The Journal News hired armed guards after its staff was threatened for posting names and address of gun owners. The New York Times has some (automated) shopping advice to go with the armed guards. The wire story in the screengrab* isn’t showing up now and probably shouldn’t have been posted since it repeats a staff article from earlier today.
*Image courtesy of eagle-eyed Ed Kohn.
The Dropkick Murphys played a holiday set at the hometown Boston Globe Digital Lab in early December. I’d prefer the full concert but that may be a minority view. Instead, it’s a video playlist with individual songs, including the classic Irish Rover (embedded below).
This should have taken a couple of minutes to post. Instead, I learned a lot more about the limits of WordPress.com video and the vageries of the Brightcove player then I could have imagined. The solution I went with meant skipping the manual embed that would give me more control over the post, giving the player access to my WordPress account and publishing immediately, then going into the post to update. It’s also a dead-end video sans playlist. Oh, well, the results still rock.
Why? I explain as part of the Nieman Jopurnalism Lab 2013 predictions project. (Thanks for including me, Josh.) Lots more on a variety of topics from much smarter people.
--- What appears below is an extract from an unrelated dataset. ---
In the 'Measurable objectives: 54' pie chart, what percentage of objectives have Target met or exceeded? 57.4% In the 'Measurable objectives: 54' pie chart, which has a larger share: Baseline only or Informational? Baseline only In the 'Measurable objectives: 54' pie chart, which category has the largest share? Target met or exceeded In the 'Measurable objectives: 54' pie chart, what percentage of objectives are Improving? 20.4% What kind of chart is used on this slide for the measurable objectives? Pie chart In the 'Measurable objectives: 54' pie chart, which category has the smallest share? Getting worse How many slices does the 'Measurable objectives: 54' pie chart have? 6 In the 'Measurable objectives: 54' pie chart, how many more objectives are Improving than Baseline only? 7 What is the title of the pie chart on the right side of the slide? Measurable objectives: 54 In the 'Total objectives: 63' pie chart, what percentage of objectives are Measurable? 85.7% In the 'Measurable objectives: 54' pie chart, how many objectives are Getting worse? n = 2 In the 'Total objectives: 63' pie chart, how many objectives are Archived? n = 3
An unwillingness to upgrade to iOS 6 has landed me in Apple’s software baby jail – a virtual playpen where I can go only so far without permission or swearing allegiance to the iOS flag. I can’t upgrade iPhoto or certain other apps unless I upgrade to flawed iOS6. Irksome but I can live with that until I’m ready to make the switch. Worse, no matter how much I’ve invested in Apple devices — hint: typing this on my third MacBook Air 11” about an issue discovered on iPad 3 while iPhone 4S on the table – or iTunes apps, I can’t upgrade an app I’ve already paid for unless I accept the latest change in iTunes terms and conditions. This is on top of producing a new iOS that double-dog dares you not to install it because, as is so often the case with Apple, improvements and breakage come in the same package. (Before anyone jumps on me, I know Apple isn’t alone in breaking features but it leads the pack in making life without OS upgrades difficult. Try watching an Apple video without the latest version of Quicktime.)
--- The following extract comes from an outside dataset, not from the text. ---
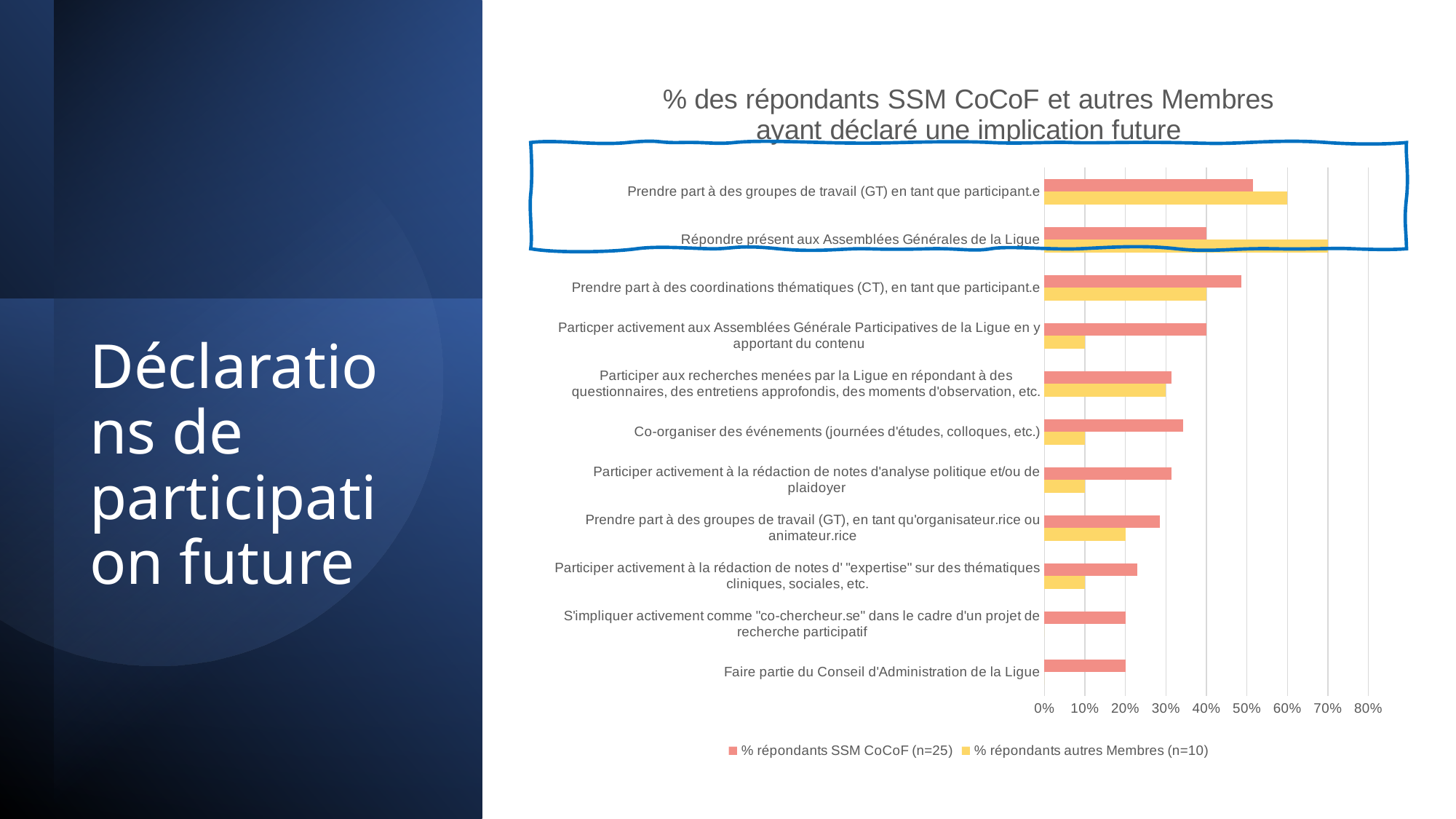
Is the '% répondants SSM CoCoF (n=25)' value for 'Prendre part à des groupes de travail (GT) en tant que participant.e' greater or less than 40%? greater What is the value for '% répondants SSM CoCoF (n=25)' for 'Faire partie du Conseil d'Administration de la Ligue'? 20% What is the value for '% répondants autres Membres (n=10)' for 'Répondre présent aux Assemblées Générales de la Ligue'? 70% How many categories (activities) are plotted in the chart? 11 How many series does the legend list? 2 What kind of chart is shown on the slide? bar chart For which category is the '% répondants autres Membres (n=10)' value highest? Répondre présent aux Assemblées Générales de la Ligue What is the value for '% répondants SSM CoCoF (n=25)' for 'Répondre présent aux Assemblées Générales de la Ligue'? 40% Is the '% répondants SSM CoCoF (n=25)' value for 'Co-organiser des événements (journées d'études, colloques, etc.)' greater or less than 30%? greater For 'Co-organiser des événements (journées d'études, colloques, etc.)', which series has the larger value? % répondants SSM CoCoF (n=25) What is the value for '% répondants autres Membres (n=10)' for 'Prendre part à des groupes de travail (GT) en tant que participant.e'? 60% What is the title of the chart? % des répondants SSM CoCoF et autres Membres ayant déclaré une implication future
It isn’t a new frustration but it’s a reminder of the kind of thinking that sent me to Microsoft and DOS from Apple IIC years ago. Apple’s version of the walled garden is considerably broader than it was back then when I went over the wall because it blocked the kind of software development encouraged by Microsoft. But it’s still a control freak’s paradise that requires a series of “Mother, may I’s” or “Please, sir, may I have anothers?” Today I blend them – I’m using Windows 7 on this MacBook Air and our other household computers are PCs. Every time I think about diving in, say going Mac for my new desktop, I run into a reminder that life in the virtual playpen is meant to work best when you don’t challenge the limits.